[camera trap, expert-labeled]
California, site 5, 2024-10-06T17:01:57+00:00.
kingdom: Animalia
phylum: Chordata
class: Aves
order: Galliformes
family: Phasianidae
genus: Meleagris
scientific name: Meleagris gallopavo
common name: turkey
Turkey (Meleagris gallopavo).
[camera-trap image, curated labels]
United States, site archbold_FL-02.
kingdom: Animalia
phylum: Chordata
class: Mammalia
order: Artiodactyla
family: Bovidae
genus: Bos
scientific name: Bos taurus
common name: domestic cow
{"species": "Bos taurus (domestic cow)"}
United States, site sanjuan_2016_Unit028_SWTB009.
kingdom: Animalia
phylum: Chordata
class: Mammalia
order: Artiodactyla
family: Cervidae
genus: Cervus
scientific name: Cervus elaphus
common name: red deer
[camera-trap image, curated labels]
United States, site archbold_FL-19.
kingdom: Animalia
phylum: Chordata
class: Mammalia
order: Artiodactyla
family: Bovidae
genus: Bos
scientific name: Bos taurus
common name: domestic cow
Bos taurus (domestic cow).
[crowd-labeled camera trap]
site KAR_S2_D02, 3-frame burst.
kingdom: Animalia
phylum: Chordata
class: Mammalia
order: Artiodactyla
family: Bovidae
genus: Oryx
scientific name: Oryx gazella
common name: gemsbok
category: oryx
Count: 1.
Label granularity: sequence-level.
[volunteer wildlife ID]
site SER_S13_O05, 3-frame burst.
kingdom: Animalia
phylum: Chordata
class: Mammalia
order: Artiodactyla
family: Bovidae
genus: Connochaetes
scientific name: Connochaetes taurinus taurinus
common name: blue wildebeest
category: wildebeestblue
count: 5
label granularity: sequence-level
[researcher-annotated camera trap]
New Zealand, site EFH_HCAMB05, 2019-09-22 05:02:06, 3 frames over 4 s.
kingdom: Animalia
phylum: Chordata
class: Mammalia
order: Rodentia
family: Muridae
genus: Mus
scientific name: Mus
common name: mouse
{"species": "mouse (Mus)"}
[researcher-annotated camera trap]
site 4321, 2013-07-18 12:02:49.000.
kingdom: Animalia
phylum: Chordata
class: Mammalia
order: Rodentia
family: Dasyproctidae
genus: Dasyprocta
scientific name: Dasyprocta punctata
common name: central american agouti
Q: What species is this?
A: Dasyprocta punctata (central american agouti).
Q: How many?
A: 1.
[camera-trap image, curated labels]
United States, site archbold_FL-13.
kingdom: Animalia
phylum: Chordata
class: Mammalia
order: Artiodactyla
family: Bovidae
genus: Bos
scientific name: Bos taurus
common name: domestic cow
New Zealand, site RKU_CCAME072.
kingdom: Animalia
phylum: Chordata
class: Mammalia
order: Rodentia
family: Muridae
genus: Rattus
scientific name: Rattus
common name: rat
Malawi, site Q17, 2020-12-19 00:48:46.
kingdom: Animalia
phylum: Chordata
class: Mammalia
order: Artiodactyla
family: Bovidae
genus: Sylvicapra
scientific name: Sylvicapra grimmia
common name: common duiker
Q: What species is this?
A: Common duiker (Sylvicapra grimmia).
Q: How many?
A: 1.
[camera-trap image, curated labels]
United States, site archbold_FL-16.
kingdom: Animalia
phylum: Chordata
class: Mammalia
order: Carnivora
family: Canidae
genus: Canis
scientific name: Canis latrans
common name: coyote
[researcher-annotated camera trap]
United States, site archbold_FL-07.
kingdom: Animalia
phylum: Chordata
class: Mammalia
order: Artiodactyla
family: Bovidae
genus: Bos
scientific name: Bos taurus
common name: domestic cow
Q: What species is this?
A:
====================
WORK REQUEST:
Retype all the data, changing nothing.

EXERCISE ANSWER:
[camera trap, expert-labeled]
California, site 5, 2024-10-06T17:01:57+00:00.
kingdom: Animalia
phylum: Chordata
class: Aves
order: Galliformes
family: Phasianidae
genus: Meleagris
scientific name: Meleagris gallopavo
common name: turkey
Turkey (Meleagris gallopavo).
[camera-trap image, curated labels]
United States, site archbold_FL-02.
kingdom: Animalia
phylum: Chordata
class: Mammalia
order: Artiodactyla
family: Bovidae
genus: Bos
scientific name: Bos taurus
common name: domestic cow
{"species": "Bos taurus (domestic cow)"}
United States, site sanjuan_2016_Unit028_SWTB009.
kingdom: Animalia
phylum: Chordata
class: Mammalia
order: Artiodactyla
family: Cervidae
genus: Cervus
scientific name: Cervus elaphus
common name: red deer
[camera-trap image, curated labels]
United States, site archbold_FL-19.
kingdom: Animalia
phylum: Chordata
class: Mammalia
order: Artiodactyla
family: Bovidae
genus: Bos
scientific name: Bos taurus
common name: domestic cow
Bos taurus (domestic cow).
[crowd-labeled camera trap]
site KAR_S2_D02, 3-frame burst.
kingdom: Animalia
phylum: Chordata
class: Mammalia
order: Artiodactyla
family: Bovidae
genus: Oryx
scientific name: Oryx gazella
common name: gemsbok
category: oryx
Count: 1.
Label granularity: sequence-level.
[volunteer wildlife ID]
site SER_S13_O05, 3-frame burst.
kingdom: Animalia
phylum: Chordata
class: Mammalia
order: Artiodactyla
family: Bovidae
genus: Connochaetes
scientific name: Connochaetes taurinus taurinus
common name: blue wildebeest
category: wildebeestblue
count: 5
label granularity: sequence-level
[researcher-annotated camera trap]
New Zealand, site EFH_HCAMB05, 2019-09-22 05:02:06, 3 frames over 4 s.
kingdom: Animalia
phylum: Chordata
class: Mammalia
order: Rodentia
family: Muridae
genus: Mus
scientific name: Mus
common name: mouse
{"species": "mouse (Mus)"}
[researcher-annotated camera trap]
site 4321, 2013-07-18 12:02:49.000.
kingdom: Animalia
phylum: Chordata
class: Mammalia
order: Rodentia
family: Dasyproctidae
genus: Dasyprocta
scientific name: Dasyprocta punctata
common name: central american agouti
Q: What species is this?
A: Dasyprocta punctata (central american agouti).
Q: How many?
A: 1.
[camera-trap image, curated labels]
United States, site archbold_FL-13.
kingdom: Animalia
phylum: Chordata
class: Mammalia
order: Artiodactyla
family: Bovidae
genus: Bos
scientific name: Bos taurus
common name: domestic cow
New Zealand, site RKU_CCAME072.
kingdom: Animalia
phylum: Chordata
class: Mammalia
order: Rodentia
family: Muridae
genus: Rattus
scientific name: Rattus
common name: rat
Malawi, site Q17, 2020-12-19 00:48:46.
kingdom: Animalia
phylum: Chordata
class: Mammalia
order: Artiodactyla
family: Bovidae
genus: Sylvicapra
scientific name: Sylvicapra grimmia
common name: common duiker
Q: What species is this?
A: Common duiker (Sylvicapra grimmia).
Q: How many?
A: 1.
[camera-trap image, curated labels]
United States, site archbold_FL-16.
kingdom: Animalia
phylum: Chordata
class: Mammalia
order: Carnivora
family: Canidae
genus: Canis
scientific name: Canis latrans
common name: coyote
[researcher-annotated camera trap]
United States, site archbold_FL-07.
kingdom: Animalia
phylum: Chordata
class: Mammalia
order: Artiodactyla
family: Bovidae
genus: Bos
scientific name: Bos taurus
common name: domestic cow
Q: What species is this?
A:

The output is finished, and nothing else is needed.